The pathophysiology of ischemic brain injury

Brain tissue ischemia and hypoxia may be due to a variety of mechanisms to activate the Erzhi brain edema and neuronal injury, and the resulting patient permanent disability and even death. Cerebral ischemia and hypoxia, microcirculation and cerebral ischemia after free radicals, arachidonic acid metabolites, excitatory amino acids and free fatty acids increased, resulting in severe vasogenic and cell-derived brain edema. Cerebral blood flow, vascular endothelial hypoxic injury and permeability increased destruction of blood-brain barrier function, resulting in secondary brain edema occurs when blood flow recanalization. The cerebral edema cerebral perfusion pressure changes and the enormous changes of the extracellular environment and further increase the brain tissue ischemia and hypoxia, and secondary apoptosis and inflammatory responses, forming a vicious cycle until the cell death.

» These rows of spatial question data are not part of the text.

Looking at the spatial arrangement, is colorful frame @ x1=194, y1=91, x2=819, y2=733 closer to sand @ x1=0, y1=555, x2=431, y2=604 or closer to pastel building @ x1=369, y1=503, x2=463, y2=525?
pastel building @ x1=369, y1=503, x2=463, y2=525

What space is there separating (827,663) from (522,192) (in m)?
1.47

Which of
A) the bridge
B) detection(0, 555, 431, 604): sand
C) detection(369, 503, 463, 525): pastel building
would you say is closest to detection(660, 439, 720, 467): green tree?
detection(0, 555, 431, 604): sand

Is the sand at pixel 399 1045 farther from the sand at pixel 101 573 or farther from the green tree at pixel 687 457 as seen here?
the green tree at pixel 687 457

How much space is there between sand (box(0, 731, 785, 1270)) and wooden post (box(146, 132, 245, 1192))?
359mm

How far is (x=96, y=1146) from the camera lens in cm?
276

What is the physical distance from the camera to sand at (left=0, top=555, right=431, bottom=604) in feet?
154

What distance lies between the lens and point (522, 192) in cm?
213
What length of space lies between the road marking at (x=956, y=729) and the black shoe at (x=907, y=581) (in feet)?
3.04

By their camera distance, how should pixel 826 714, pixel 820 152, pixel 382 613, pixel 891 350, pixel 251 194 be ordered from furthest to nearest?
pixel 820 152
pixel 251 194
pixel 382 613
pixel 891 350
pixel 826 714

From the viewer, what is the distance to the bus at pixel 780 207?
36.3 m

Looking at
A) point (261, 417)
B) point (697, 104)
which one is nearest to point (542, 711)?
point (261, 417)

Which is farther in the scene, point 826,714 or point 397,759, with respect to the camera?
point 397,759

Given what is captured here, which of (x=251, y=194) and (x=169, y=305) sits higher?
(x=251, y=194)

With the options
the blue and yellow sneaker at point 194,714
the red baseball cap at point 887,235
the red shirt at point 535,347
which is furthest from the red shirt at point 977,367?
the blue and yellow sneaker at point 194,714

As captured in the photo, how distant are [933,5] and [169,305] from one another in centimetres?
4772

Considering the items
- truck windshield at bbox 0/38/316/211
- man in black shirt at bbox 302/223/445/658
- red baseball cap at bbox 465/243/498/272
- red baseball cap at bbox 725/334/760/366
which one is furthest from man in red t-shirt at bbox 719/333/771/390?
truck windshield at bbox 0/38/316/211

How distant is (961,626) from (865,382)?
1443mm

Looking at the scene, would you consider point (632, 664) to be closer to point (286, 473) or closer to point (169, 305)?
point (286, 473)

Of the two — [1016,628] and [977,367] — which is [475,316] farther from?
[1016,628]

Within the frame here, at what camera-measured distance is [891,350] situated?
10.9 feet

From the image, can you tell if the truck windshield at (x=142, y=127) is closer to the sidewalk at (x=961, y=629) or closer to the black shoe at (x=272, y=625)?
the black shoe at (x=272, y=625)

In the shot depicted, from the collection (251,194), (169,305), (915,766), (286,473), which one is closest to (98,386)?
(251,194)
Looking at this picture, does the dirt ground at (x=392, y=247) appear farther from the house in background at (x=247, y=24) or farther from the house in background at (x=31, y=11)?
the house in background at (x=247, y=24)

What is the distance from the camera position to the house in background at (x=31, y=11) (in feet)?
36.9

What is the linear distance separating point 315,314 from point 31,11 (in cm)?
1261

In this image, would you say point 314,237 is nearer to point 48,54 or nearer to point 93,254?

In the middle cerebral artery occlusion and reperfusion (MCAO melon) model, starting with the glutamate-dependent, excitotoxic nerve damage. Hours is followed by cell death stage of infarct development to peripheral areas and the cerebral cortex when neuronal injury and apoptosis and inflammatory responses. Ischemia-induced neuronal damage response includes the following three mechanisms: ischemia-induced expression of IL-1pmRNA; ischemia-induced neuronal apoptosis; ischemia-induced glial reaction. Exacerbate neuronal death caused by the mechanism of apoptosis in the early stages of cell death caused by inflammation. Interleukin-1 (inierlukin a 1, IL-1) is the inflammation of early cytokines, is considered to be important factors controlling neuronal apoptosis induced by ischemic brain injury. One result of ischemia-mediated inflammatory response is the activation and infiltration of mononuclear cells, the cerebral cortex of macrophages / microglia infiltration and activation is a characteristic reaction of ischemic stroke-induced inflammation. Can be found in a large number of macrophages / microglia in the infarcted cerebral hemisphere contralateral but not MCAO rat brain cortex around the infarct area after 24h of glial fibrillary acidic protein (gelatinousfiberac remember Protein GEAp) immune response was significantly enhanced, suggesting the presence of astrocytes.